Combination of miR-199a and hMSCs delivering miR-199a enhances the chemosensitivity of glioma cells to TMZ. (A–B) the migration ability of U251 cells, assessed by scratch test (Scale bar = 100 μM). (C–D) the invasive ability of U251 cells, measured by Transwell assay (Scale bar = 50 μM). (E–F) the proliferation ability of U251 cells, evaluated by EdU assay. (G–H) the glioma cell apoptosis, detected by TUNEL staining (Scale bar = 50 μM). * p < 0.05 compared with the mimic-NC + TMZ group; # p < 0.05 compared with the TMZ group. The results were measurement data, presented as mean ± standard deviation. Paired t-test was used for the analysis. The experiment was repeated three times. TMZ, cells treated with Temozolomide; mimic-NC + TMZ, cells treated with mimic-negative control and Temozolomide; miR-199a mimic + TMZ, cells treated with miR-199a mimic and Temozolomide.

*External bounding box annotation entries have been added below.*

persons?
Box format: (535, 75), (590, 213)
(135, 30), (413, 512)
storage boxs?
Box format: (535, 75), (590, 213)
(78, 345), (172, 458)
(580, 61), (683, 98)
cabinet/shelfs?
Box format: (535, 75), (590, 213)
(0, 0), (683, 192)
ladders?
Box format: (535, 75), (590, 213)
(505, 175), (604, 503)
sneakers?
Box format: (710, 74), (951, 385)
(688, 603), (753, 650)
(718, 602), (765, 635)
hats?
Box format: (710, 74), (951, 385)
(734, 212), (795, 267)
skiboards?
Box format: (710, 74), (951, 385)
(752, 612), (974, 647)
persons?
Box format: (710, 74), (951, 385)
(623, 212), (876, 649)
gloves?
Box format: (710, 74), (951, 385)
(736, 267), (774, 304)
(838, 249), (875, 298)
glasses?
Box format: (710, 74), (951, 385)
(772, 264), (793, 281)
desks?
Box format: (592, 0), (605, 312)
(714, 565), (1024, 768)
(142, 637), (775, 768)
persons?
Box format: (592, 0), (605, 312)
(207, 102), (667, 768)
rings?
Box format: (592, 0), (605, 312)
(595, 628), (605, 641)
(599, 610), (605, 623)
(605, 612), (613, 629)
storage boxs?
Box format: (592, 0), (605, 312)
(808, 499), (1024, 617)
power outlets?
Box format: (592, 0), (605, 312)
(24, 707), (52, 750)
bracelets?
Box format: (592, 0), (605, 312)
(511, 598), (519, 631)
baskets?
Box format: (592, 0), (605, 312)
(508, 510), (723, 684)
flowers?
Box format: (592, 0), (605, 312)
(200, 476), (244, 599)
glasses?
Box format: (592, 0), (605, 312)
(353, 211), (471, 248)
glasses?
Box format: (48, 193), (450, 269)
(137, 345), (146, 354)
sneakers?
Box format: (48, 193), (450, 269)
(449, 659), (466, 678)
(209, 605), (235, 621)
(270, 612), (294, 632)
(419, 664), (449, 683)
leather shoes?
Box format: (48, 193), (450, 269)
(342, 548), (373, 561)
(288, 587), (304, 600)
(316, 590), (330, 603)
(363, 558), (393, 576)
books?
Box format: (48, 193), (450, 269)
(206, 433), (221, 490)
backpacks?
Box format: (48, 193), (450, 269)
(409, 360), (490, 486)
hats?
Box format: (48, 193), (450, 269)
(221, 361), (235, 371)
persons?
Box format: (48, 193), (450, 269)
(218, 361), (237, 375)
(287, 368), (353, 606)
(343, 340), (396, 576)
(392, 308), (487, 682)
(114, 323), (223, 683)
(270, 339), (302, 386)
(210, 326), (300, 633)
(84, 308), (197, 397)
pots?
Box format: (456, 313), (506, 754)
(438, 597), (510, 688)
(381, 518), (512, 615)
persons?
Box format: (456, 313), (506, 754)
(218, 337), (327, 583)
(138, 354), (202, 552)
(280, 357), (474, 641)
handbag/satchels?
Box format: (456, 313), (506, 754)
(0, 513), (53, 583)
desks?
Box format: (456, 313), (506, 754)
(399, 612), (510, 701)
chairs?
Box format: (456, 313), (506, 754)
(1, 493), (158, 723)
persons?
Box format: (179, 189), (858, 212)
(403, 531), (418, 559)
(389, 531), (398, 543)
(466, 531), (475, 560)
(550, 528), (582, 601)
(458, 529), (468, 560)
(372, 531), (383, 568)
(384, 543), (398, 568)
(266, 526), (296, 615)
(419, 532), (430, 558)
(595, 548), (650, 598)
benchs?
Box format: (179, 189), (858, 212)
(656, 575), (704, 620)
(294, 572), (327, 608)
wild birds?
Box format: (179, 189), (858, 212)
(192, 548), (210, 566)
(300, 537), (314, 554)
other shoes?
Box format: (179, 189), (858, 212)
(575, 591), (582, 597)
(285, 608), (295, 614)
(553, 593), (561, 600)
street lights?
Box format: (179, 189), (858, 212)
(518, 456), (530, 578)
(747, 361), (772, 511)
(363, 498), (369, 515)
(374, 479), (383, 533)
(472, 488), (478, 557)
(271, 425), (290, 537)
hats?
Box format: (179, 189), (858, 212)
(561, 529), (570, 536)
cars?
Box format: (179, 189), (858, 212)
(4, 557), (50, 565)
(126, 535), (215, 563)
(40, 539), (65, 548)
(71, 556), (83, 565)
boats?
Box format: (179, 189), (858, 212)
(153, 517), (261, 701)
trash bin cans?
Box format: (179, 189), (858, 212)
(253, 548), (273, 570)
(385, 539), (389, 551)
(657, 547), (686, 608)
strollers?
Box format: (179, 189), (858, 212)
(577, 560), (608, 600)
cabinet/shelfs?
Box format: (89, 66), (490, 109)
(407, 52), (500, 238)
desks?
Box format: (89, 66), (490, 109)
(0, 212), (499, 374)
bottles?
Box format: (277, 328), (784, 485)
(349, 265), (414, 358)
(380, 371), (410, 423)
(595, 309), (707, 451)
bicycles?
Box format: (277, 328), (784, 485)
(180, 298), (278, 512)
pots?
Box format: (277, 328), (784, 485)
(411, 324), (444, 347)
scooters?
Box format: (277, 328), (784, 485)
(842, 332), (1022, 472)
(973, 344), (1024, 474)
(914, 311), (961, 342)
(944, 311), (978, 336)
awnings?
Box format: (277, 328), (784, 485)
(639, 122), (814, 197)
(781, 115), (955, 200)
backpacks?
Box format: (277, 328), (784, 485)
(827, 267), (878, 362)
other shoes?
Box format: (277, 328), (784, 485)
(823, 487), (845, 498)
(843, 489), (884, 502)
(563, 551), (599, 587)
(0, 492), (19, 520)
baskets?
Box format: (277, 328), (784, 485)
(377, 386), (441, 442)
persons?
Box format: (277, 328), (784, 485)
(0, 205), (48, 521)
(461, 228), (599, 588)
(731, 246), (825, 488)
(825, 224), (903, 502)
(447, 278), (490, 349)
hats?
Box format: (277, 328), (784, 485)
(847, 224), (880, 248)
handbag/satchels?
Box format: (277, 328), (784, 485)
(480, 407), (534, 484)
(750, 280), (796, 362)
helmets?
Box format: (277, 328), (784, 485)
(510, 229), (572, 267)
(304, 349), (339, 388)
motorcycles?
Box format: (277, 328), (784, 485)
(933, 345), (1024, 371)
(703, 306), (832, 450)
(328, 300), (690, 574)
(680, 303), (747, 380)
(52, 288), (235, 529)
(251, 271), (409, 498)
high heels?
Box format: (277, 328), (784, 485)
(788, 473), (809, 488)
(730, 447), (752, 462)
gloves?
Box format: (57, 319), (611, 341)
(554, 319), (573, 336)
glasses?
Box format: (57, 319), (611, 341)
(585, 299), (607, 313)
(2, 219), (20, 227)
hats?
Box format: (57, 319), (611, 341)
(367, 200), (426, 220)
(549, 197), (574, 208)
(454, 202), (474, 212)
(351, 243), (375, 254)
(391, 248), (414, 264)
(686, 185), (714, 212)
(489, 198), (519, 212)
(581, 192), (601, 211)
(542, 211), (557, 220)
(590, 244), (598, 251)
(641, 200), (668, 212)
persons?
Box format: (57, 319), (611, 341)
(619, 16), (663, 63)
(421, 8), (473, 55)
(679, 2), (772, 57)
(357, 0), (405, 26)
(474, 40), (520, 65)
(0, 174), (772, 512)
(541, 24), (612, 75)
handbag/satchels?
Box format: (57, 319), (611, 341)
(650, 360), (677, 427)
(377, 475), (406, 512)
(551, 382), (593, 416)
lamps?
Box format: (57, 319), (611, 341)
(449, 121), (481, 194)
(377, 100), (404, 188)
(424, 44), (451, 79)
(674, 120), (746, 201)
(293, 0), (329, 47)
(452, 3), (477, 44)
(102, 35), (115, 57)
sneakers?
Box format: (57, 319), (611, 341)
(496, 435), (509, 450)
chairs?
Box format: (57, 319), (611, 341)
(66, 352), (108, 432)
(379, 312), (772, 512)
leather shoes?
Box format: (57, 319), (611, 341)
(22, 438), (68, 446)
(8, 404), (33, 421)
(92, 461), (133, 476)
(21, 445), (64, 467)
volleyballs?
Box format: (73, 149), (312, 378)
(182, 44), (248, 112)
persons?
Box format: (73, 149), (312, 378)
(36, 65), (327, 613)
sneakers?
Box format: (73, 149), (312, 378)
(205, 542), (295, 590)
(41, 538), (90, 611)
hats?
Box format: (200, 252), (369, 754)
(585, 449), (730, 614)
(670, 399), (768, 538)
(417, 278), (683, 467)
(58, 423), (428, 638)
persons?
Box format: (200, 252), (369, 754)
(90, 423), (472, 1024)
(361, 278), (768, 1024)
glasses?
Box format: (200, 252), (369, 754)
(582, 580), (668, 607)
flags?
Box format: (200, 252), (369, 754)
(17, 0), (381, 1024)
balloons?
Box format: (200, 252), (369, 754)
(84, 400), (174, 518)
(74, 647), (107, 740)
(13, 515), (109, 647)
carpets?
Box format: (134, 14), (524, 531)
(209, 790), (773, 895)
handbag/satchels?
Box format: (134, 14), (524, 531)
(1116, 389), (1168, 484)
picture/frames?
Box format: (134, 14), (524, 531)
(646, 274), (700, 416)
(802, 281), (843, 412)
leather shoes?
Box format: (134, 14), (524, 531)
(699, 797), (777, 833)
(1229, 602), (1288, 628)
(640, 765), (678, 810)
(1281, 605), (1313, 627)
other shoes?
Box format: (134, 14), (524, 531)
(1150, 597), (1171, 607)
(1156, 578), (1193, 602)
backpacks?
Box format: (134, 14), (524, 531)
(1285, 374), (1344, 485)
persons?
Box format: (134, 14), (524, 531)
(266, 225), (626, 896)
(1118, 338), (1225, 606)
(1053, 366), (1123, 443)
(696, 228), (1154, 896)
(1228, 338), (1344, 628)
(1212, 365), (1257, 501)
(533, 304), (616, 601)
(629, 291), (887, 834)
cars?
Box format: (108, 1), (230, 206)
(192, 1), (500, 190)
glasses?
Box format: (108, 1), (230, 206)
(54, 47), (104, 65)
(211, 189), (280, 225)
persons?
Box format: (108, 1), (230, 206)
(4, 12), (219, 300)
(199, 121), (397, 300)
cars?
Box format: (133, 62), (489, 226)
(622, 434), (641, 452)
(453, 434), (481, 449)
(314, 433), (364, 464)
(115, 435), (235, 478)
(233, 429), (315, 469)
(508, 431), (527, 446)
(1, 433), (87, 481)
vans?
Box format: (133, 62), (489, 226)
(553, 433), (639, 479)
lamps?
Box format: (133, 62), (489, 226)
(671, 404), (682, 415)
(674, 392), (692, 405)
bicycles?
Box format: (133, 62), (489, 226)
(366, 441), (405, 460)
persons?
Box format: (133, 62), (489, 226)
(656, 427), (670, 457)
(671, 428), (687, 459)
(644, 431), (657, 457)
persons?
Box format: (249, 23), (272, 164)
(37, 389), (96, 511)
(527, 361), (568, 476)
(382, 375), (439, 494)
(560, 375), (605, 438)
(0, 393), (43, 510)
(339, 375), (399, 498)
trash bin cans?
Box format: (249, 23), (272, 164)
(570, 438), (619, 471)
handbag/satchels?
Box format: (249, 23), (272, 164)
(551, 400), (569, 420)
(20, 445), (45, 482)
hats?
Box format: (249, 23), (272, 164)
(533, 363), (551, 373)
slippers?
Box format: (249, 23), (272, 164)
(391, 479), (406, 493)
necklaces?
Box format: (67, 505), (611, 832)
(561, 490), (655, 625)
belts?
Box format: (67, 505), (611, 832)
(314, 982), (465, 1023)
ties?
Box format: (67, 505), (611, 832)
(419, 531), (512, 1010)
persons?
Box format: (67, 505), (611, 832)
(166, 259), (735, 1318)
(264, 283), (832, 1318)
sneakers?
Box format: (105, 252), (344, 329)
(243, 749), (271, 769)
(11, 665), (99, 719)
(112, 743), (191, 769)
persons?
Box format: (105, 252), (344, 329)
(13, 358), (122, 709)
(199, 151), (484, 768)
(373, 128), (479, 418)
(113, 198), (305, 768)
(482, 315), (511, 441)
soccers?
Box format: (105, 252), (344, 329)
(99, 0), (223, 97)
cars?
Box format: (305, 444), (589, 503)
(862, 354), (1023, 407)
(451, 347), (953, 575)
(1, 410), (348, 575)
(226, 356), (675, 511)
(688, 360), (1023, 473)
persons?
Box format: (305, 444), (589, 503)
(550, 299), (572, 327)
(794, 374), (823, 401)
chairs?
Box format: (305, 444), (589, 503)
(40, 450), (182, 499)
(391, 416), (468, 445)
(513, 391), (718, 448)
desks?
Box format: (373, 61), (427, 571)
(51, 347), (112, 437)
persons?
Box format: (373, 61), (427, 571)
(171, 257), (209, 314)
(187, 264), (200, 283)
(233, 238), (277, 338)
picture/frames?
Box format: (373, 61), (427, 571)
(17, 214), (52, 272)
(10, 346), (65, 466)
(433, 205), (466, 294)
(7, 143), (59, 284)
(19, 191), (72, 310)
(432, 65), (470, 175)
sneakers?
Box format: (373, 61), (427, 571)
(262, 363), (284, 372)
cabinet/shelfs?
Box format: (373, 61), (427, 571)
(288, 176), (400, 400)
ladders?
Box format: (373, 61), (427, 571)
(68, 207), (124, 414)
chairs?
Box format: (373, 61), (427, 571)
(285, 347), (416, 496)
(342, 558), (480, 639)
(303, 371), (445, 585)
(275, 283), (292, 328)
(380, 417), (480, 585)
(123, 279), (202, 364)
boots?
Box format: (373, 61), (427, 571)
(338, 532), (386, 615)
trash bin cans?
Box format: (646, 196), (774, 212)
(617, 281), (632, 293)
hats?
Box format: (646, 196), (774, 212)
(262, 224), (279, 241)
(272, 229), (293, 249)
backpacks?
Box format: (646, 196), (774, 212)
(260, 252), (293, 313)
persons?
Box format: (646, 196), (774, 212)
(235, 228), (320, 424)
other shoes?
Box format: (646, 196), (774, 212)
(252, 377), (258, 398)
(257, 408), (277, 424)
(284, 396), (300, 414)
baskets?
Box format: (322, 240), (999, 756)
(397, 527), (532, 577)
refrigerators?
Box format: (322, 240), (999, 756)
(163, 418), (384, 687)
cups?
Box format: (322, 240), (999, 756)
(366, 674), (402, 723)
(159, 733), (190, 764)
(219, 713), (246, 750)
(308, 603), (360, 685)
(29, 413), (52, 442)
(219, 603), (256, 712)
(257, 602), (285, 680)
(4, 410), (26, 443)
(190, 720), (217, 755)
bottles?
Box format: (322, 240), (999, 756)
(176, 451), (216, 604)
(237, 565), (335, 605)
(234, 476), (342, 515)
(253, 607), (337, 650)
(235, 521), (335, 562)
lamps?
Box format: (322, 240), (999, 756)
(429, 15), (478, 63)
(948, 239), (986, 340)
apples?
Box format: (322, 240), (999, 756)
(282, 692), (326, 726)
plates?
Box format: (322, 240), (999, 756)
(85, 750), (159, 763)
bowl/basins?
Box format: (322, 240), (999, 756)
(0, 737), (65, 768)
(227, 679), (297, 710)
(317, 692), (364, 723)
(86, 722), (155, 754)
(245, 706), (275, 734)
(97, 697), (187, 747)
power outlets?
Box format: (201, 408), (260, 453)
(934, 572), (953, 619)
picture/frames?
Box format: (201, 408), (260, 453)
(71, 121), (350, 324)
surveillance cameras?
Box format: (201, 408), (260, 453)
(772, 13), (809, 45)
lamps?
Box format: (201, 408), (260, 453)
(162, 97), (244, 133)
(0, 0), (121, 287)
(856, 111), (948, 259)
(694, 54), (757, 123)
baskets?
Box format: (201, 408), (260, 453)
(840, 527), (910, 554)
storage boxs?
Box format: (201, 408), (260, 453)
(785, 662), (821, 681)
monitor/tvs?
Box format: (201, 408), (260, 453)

Combination of miR-199a treatment and hMSCs containing miR-199a inhibits tumor growth in vivo. (A) the tumor sizes in tumor-bearing nude mice after treatment with PBS, MSCs-mimic NC, MSCs-miR-199a mimic. (B) the tumor volume in tumor-bearing nude mice after treatment with PBS, MSCs-mimic NC, MSCs-miR-199a mimic. (C) the tumor weight in tumor-bearing nude mice after treatment with PBS, MSCs-mimic NC, MSCs-miR-199a mimic. (D–E) the changes of AGAP2 expression, detected by immunohistochemistry (Scale bar = 50 μM). (F) the apoptosis of glioma cells in tumor-bearing nude mice, detected by TUNEL staining (Scale bar = 25 μM). * p < 0.05 compared with the PBS group. The results were measurement data, presented as mean ± standard deviation. Repeated measures of variance of analysis was used for the analysis in B and one-way variance of analysis was used for the other analyses. The experiment was repeated three times. PBS, cells treated with phosphate buffered saline; MSCs-mimic NC, mesenchymal stem cells transfected with mimic negative control; MSCs-miR-199a mimic, mesenchymal stem cells transfected with miR-199a mimic.
MSCs-derived exosomes deliver miR-199a to glioma cells inhibiting the proliferation, migration and invasion of glioma cells, as well as enhancing the chemosensitivity by down-regulating AGAP2.